Reading Online Novel

Threads of Suspicion(36)



“I’m meeting up with one of Saul’s neighbors and a longtime friend, Dell Langford. I’ve got calls out related to Everett that hopefully turn into conversations. I’ve got others on my list who work nights—delivery package sorting, bartender, bouncer—so I may try for some late-night conversations. I’d like to end today with the same kind of movement you’re getting with yours.”

“I’ve benefited from help. You are making progress, David.”

“It’s that this case seems stuck. The way through that is to get out talking with people.”

“How many people have you spoken with today?”

David paused a moment, then said, “Ten. His sister, along with the woman who worked the answering service and handled his business calls, his two landlords for the business location and rented home, a friend of Saul’s from his newspaper days, his regular auto mechanic to see if there was anything about his car that might help me find parts if it had been stripped, a taxi driver Saul paid occasionally to help him out, Everett, Everett’s cousin, the other three active-case clients. Make that twelve. The rest of the calls were trying to track people down.” David smiled at the look she gave him. “Busy is not productive. You know there’s a difference.”

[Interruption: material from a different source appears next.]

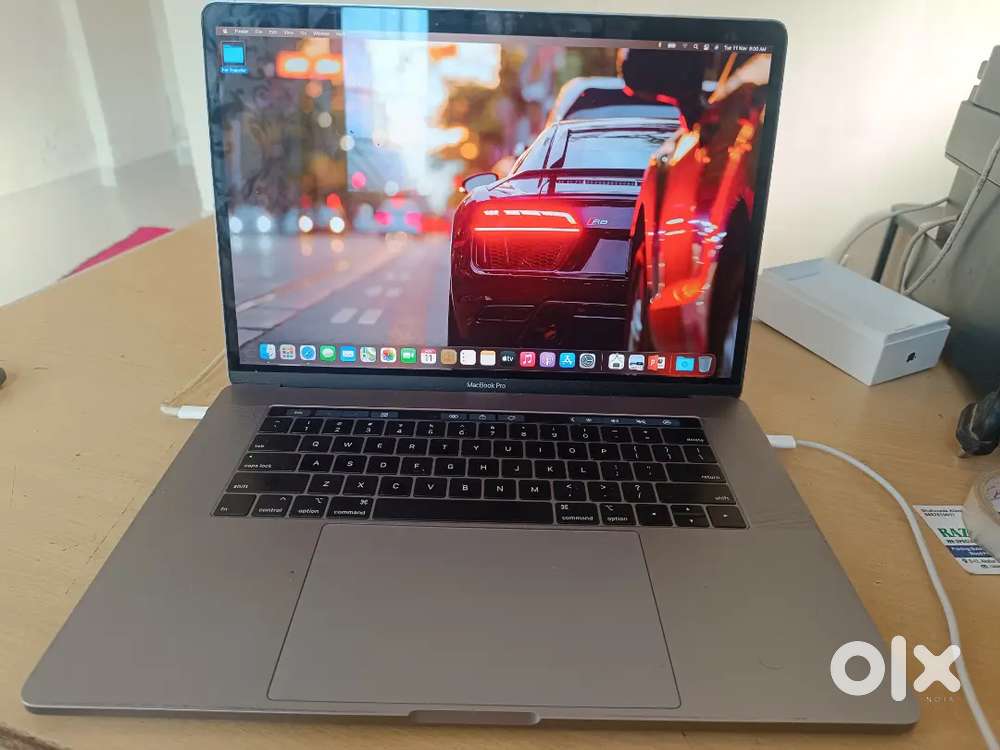 MacBook pro touch pad with magic mouse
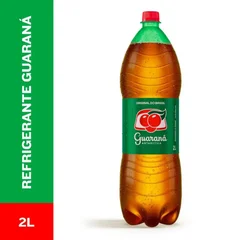Refrigerante Guaraná Antártica 2L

“You never know where the right answer is until you locate that lead going somewhere. Don’t work too late is my advice, but I’ll likely be going until midnight so it would just sound foolish. We’re both sprinting when we should be doing a more settled jog.”

“Any idea how Sharon, Theo, and Taylor are faring?”

“I was going to ask you that. I really don’t want to be the last unsolved case in the county.”

David laughed. “We’re sprinting for a reason. It’s called ‘fear of looking bad.’ Or ambition. Or just plain stubbornness. These cases have remained unsolved for too long, and justice needs to be done. Take your pick.”

“Probably all of them. On that, I’m going back to work,” Evie decided, turning back to her laptop.

“I think we’re well-suited for these cases.” He turned to take the coffee mugs back to the break room. “I’m fixing another pot of coffee.”





Eight


Working at night was mentally more laid back, and Evie didn’t mind putting in the extra hours. She pulled out police reports from the first box and started reading again, looking for additional facts for her board. She liked the style of the cop who had written most of these reports—clear without being verbose. He had been putting in the extra effort to find out what happened. It showed in the depth of the questions he’d asked, the number of interviews conducted.

She turned the page, saw the next report had been misfiled with a date earlier in the search. Jenna’s driver’s license is missing from the wallet. Evie read that, stopped, shook her head at her own oversight—she’d walked right past this when inspecting the wallet’s contents herself.

She picked up her pad, added it to her Facts list and circled it twice.

20. Jenna’s driver’s license is missing

Evie leaned back in her chair and let the information play through her mind. First, could it be a fact unrelated to the disappearance? There were reasons Jenna might have taken her license out. She could have slid it into her pocket as proof of age, was dashing out for a quick trip and didn’t want to take her purse. But her car keys were still in her apartment, so she wasn’t driving somewhere, and she wasn’t a drinker according to the interviews.

How often did someone actually need to get out their driver’s license? Evie ticked off five possible reasons: after being stopped for speeding, ID when writing a check, at bank tendering a check for cash, entry to a club with an age restriction, proving age for buying alcohol. Maybe a number six with TSA ID requirements at the airport. Jenna likely hadn’t used her driver’s license in months, probably wouldn’t even have noticed it gone. This could be a months-earlier crime. How many other drivers’ licenses were reported missing among college students that year? If it were an identity-theft ring, it wouldn’t be just hers getting lifted. Evie flipped the page and wrote a note to look into this further.

The security chief at the Fifth Street Music Hall had shown her video of pickpockets working the concert crowds, security’s own variation of a top-ten tape since it was such a routine problem for them. Jenna’s license could easily have been lifted the night she went missing, or at any concert she attended before.

If whoever took Jenna’s license did so to find out where she lived, that would answer a major question regarding who and would eliminate anyone who already knew the address—the boyfriend, the ex-boyfriend, most of her study group, her girlfriends and their boyfriends.